Mon cœur battait la chamade j’avais la tête en feu alors que je gravissais la cote après les 8 km à pied que j’avais déjà effectués ma valise à la main. Je n’avais prévenu personne du jour de mon arrivée. Je voulais tout savourer dans le menu, que nul ne vienne déranger ma joie, mon bonheur.C’est en fin d’après midi que j’arrivais au hameau, les coucous se répondaient dans le lointain et un parfum d’herbe coupée flottait dans l’air.La maison des deux sœurs était sur mon chemin j’en profitais pour faire un saut , peut être apercevrais je Nadine enfin? Effectivement elle était là, je mis un moment à comprendre ce que je regardais, un gros gaillard vêtu de cuir chevauchant une moto dans la cour était en train de l’embrasser . Elle était pendue à son cou.. et soudain elle me vit, se détacha à peine et me fit un petit signe de loin. Un sourire arriva je ne sais comment sur mes lèvres et sans un mot je tournais les talons pour rejoindre la ferme de mes grand parents.

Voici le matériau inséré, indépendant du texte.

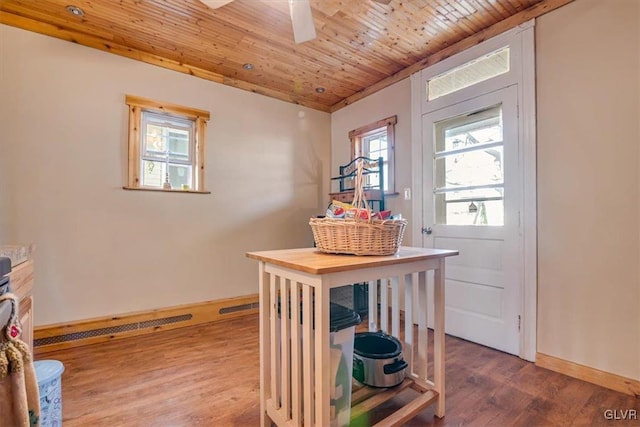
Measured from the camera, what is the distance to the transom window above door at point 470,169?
2.38 meters

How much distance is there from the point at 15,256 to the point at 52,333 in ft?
4.78

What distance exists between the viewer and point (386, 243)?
1344mm

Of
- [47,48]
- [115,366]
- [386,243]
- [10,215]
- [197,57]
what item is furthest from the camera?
[197,57]

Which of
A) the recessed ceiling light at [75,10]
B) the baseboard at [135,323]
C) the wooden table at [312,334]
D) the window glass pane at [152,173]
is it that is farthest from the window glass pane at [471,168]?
the recessed ceiling light at [75,10]

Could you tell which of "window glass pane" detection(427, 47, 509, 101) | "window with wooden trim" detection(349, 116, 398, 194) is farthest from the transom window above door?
"window with wooden trim" detection(349, 116, 398, 194)

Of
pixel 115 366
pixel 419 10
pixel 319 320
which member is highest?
pixel 419 10

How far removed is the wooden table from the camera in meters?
1.12

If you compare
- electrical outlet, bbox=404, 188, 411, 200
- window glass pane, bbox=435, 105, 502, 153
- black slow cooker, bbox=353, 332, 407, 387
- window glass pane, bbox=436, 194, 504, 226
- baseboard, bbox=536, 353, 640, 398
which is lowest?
baseboard, bbox=536, 353, 640, 398

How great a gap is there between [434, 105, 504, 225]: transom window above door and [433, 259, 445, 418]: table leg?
114 cm

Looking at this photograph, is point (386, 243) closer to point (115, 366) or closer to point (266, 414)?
point (266, 414)

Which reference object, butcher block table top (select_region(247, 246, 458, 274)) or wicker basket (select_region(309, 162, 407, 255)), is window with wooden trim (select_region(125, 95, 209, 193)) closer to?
butcher block table top (select_region(247, 246, 458, 274))

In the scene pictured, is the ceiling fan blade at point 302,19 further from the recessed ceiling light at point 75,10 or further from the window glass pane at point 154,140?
the window glass pane at point 154,140

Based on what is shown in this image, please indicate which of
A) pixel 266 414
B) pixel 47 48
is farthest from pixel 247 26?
pixel 266 414

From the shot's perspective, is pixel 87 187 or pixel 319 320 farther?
pixel 87 187
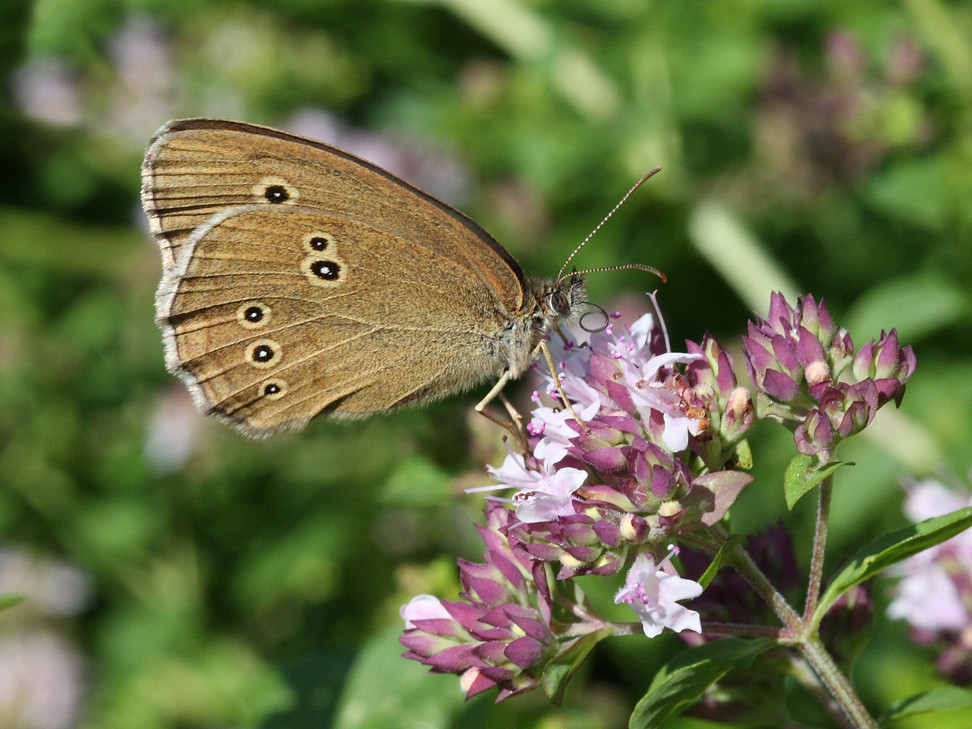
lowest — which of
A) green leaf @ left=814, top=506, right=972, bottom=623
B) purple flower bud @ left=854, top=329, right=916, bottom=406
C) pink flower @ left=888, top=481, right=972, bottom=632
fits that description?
pink flower @ left=888, top=481, right=972, bottom=632

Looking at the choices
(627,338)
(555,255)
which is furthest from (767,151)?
(627,338)

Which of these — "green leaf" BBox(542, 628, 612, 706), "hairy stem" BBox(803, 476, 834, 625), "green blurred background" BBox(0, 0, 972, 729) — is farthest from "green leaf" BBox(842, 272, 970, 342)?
"green leaf" BBox(542, 628, 612, 706)

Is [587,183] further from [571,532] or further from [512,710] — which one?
[571,532]

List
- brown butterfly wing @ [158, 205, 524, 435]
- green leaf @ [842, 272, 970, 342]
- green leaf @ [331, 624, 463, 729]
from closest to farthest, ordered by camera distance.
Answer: green leaf @ [331, 624, 463, 729] → brown butterfly wing @ [158, 205, 524, 435] → green leaf @ [842, 272, 970, 342]

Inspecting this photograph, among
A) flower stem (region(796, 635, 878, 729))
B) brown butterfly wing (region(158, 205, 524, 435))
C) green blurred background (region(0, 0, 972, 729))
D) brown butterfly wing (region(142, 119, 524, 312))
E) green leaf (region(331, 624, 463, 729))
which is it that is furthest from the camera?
green blurred background (region(0, 0, 972, 729))

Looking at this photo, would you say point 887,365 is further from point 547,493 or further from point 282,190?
point 282,190

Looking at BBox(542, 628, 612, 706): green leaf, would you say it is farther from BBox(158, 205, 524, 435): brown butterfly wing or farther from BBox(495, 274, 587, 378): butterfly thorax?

J’ai gardé longtemps toutes les lettres que m’avait
envoyées Nadine, je me souviens aussi avoir regretté de n’avoir pas conservé de
doubles de celles que je lui avais adressées.
C’est bien plus tard prés de la trentaine, que j’ai décidé de les brûler. Un nouvel amour arrivait comme une page vierge il fallait faire du vide.
Il y a ainsi des histoires, des récits plus ou moins inscrits à mi chemin de la réalité et du rêve comme désormais des tableaux rangés au fond de mon atelier qui n’attendent que le bon moment, le juste regard peut-être aussi pour atteindre à l’importance qu’ils méritent. Qui décide de la valeur de cette importance..? Moi bien sur car j’ai bien peur qu’il n’y aurait personne au final si de temps à autre je ne partageais pas ces objets enfouis comme des secrets.
Un bon ami à moi à coutume de dire : » Qu’est ce qu’un homme ? et il rajoute c’est tout ce qu’il ne montre pas, tout ce qu’il cache. » J’ai longtemps caché, dissimulé jugeant tout cela autant impudique qu’insignifiant, banal, mais mon chemin m’amène à rencontrer des gens qui, dans la confusion qui hier était mienne, peuvent entendre parfois comme un écho de leur préoccupations, de leurs entraves en accompagnant les miennes dans leur lecture. Et juste pour ça, pour établir des ponts entre les êtres le partage et le don sont importants.